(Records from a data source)
══════

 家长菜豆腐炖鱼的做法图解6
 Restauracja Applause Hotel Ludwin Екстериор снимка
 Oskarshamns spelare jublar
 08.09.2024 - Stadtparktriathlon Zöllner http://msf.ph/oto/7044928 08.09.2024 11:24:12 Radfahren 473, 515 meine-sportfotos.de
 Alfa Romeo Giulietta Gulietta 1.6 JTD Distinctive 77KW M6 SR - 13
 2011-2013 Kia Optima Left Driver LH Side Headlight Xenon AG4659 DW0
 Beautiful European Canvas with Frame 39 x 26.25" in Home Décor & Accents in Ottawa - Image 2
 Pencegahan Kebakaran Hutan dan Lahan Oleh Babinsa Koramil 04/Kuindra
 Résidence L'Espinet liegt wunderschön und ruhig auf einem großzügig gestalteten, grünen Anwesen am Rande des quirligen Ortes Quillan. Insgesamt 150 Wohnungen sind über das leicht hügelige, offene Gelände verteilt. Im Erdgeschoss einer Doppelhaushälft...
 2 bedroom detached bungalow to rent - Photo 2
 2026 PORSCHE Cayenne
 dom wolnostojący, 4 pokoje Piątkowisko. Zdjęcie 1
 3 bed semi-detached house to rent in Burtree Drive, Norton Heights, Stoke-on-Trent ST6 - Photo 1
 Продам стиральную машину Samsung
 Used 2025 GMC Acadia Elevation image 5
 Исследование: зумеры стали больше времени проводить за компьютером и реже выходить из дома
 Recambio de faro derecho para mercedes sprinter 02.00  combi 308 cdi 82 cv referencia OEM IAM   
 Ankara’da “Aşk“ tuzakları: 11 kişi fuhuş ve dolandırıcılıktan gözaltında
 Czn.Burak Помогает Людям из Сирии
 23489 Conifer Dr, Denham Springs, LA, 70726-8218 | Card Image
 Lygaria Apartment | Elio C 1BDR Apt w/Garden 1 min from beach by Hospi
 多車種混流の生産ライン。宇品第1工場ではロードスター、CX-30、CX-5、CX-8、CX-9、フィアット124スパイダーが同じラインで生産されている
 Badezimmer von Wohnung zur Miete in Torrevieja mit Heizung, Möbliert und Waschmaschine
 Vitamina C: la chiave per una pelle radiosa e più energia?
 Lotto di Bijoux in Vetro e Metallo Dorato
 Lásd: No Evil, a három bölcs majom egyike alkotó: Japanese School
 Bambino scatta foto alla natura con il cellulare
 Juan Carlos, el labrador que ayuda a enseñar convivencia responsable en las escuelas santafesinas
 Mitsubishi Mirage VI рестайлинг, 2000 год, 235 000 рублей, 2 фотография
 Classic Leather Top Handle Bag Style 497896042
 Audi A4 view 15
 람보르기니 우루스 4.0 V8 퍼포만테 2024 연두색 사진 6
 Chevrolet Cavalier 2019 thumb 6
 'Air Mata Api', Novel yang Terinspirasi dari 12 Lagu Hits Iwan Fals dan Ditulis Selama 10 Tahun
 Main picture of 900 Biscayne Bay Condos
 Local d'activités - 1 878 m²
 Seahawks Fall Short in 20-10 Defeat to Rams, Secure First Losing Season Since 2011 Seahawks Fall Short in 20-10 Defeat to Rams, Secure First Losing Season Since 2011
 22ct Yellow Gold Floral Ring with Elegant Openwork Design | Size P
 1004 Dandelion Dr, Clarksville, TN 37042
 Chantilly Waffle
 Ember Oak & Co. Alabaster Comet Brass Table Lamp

══════

**Problem**
Show, from the entries above, every line that includes the string "with".

**Task response**
 Beautiful European Canvas with Frame 39 x 26.25" in Home Décor & Accents in Ottawa - Image 2
 22ct Yellow Gold Floral Ring with Elegant Openwork Design | Size P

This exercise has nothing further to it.